Data section =>
* Begin *
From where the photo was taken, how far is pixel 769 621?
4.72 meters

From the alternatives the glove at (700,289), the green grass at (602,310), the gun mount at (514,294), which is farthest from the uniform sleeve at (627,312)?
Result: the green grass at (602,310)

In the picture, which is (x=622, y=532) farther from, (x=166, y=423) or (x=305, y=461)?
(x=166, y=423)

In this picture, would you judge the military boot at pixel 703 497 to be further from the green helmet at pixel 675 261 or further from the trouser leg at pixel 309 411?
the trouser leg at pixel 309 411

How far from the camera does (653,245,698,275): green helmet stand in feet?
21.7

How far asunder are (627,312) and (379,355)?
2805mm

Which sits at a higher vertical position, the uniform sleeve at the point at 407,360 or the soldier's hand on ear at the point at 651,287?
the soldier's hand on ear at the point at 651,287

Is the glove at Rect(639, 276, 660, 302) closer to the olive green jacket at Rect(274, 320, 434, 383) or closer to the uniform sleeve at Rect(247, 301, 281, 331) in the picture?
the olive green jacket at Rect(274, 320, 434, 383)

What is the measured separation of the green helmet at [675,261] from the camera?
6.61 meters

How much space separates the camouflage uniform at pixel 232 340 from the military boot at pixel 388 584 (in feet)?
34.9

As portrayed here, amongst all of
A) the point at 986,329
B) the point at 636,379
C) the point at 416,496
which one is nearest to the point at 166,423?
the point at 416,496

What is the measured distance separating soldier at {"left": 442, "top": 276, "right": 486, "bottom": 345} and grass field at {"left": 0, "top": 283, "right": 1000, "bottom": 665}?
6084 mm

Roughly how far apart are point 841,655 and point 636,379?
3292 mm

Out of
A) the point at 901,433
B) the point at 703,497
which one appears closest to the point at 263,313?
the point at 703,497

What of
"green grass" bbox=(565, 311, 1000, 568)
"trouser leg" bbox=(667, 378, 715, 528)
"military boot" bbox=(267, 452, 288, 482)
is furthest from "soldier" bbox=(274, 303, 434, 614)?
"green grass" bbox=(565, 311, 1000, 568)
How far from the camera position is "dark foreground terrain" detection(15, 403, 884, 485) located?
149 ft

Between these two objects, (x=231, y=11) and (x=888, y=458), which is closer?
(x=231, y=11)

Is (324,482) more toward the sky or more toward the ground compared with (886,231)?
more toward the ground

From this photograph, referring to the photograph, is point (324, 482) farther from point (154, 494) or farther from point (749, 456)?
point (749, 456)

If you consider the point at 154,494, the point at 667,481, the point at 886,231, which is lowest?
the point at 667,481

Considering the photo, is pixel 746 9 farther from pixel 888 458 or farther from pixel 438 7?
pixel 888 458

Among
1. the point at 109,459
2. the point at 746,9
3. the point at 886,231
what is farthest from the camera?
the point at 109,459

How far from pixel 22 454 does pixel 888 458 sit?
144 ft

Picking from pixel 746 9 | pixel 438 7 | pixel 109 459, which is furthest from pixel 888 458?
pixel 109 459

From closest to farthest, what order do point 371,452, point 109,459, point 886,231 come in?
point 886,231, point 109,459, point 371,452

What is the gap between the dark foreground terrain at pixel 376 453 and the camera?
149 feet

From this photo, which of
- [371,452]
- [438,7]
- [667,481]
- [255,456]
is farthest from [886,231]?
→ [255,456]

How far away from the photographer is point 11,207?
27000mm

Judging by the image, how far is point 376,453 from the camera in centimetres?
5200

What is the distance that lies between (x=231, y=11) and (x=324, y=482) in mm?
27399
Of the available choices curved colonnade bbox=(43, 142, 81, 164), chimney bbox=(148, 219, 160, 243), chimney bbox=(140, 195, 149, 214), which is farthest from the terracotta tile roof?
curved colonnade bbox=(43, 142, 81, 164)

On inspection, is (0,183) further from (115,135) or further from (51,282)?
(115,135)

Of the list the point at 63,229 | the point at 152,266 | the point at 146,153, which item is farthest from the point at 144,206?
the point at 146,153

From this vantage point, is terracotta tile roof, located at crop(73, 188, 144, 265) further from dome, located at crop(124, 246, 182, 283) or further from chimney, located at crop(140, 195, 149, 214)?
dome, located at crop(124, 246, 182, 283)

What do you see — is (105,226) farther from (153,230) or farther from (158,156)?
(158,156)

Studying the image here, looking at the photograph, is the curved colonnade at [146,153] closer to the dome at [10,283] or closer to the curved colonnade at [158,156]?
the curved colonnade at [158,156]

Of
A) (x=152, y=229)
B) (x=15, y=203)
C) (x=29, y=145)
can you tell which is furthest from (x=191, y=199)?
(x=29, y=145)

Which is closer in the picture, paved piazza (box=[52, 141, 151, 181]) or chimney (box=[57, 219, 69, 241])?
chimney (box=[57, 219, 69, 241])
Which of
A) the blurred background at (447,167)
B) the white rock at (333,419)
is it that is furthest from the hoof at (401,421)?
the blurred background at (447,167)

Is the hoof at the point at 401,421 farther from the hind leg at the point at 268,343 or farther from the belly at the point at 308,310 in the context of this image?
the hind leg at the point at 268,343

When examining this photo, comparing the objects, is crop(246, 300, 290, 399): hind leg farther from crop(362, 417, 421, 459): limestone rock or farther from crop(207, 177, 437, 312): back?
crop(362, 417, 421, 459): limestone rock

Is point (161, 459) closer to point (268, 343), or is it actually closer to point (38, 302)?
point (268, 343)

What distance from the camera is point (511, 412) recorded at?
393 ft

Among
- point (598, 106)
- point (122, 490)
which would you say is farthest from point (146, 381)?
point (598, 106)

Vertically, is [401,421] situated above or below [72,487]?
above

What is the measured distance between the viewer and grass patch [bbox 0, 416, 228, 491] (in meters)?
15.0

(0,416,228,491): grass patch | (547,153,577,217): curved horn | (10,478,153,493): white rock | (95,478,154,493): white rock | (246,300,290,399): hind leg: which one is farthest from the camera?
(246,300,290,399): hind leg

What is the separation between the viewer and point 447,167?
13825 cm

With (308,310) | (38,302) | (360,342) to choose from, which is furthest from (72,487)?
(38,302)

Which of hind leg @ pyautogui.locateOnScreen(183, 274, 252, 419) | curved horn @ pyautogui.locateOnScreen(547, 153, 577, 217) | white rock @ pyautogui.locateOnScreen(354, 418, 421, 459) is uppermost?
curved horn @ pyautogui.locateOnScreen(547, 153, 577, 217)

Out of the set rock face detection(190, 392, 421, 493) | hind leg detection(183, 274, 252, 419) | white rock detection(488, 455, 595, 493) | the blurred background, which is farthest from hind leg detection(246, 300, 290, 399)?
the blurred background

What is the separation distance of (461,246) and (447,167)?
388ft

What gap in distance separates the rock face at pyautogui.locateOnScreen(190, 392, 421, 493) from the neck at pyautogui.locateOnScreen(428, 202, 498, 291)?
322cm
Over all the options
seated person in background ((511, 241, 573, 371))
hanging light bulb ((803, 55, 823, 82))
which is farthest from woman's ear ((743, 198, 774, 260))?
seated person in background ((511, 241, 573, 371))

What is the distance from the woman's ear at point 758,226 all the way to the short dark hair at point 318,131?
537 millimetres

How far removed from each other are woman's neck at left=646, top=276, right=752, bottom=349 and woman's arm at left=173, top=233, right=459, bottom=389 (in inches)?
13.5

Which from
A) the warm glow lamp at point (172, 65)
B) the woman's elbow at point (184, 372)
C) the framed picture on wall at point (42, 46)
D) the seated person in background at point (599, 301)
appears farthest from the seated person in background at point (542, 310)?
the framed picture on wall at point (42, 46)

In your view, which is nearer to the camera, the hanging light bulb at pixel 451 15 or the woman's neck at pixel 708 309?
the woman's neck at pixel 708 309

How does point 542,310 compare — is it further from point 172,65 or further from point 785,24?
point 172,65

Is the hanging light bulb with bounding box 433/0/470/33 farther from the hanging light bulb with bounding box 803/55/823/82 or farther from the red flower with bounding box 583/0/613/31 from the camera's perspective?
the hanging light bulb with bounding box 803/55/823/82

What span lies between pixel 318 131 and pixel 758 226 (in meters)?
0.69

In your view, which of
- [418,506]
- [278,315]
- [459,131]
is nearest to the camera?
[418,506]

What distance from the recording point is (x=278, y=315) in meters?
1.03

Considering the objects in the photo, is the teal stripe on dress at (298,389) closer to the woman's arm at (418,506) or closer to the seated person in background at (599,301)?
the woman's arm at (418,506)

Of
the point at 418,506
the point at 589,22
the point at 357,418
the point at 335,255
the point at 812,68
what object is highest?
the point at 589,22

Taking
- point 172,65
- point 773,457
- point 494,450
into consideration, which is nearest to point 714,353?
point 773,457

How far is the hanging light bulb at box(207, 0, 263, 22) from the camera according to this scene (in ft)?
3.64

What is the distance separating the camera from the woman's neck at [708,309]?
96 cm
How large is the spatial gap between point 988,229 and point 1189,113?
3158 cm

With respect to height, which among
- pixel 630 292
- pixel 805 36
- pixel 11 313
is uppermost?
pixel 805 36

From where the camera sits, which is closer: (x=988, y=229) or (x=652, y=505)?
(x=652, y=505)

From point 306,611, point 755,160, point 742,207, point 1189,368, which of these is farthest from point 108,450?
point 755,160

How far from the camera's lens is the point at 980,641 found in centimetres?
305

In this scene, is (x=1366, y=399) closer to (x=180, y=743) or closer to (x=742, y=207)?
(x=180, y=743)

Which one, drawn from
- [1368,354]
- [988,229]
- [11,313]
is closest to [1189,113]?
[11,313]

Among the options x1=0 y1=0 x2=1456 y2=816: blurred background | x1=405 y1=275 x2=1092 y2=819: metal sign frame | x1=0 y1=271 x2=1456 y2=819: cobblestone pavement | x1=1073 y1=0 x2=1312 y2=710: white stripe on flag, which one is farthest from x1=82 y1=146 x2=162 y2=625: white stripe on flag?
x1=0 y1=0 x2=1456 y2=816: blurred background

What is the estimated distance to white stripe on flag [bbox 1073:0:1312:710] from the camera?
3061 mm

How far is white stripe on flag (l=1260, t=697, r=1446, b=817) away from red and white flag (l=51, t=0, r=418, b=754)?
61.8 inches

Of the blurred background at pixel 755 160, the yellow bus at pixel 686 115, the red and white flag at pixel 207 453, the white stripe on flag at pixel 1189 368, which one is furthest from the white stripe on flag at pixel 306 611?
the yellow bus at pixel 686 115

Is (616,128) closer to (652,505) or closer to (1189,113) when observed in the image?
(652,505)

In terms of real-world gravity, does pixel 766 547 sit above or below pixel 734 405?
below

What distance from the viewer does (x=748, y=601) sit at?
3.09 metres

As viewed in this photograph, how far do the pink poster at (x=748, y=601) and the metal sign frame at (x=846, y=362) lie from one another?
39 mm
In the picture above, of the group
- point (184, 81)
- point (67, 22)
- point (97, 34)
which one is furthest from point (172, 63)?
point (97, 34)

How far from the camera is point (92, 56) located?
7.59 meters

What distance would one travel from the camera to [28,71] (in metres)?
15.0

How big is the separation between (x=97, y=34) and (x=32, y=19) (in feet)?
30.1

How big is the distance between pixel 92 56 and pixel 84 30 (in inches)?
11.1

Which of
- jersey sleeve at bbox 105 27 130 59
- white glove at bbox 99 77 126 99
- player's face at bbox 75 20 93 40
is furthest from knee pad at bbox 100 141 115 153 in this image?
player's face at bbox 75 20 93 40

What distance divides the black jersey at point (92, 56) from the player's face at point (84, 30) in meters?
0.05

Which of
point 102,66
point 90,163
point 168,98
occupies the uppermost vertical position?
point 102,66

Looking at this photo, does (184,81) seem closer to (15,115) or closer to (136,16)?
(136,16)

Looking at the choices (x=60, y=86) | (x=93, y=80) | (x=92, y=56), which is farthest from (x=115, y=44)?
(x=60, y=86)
* End *
Lay out as a numbered list, skipping blank lines, the lines from the line with "In the picture above, of the group" to the line with "7.59 meters".

1. In the picture above, of the group
2. - point (184, 81)
3. - point (67, 22)
4. - point (97, 34)
5. which one is furthest from point (172, 63)?
6. point (97, 34)
7. How far from the camera is point (92, 56) located?
8. 7.59 meters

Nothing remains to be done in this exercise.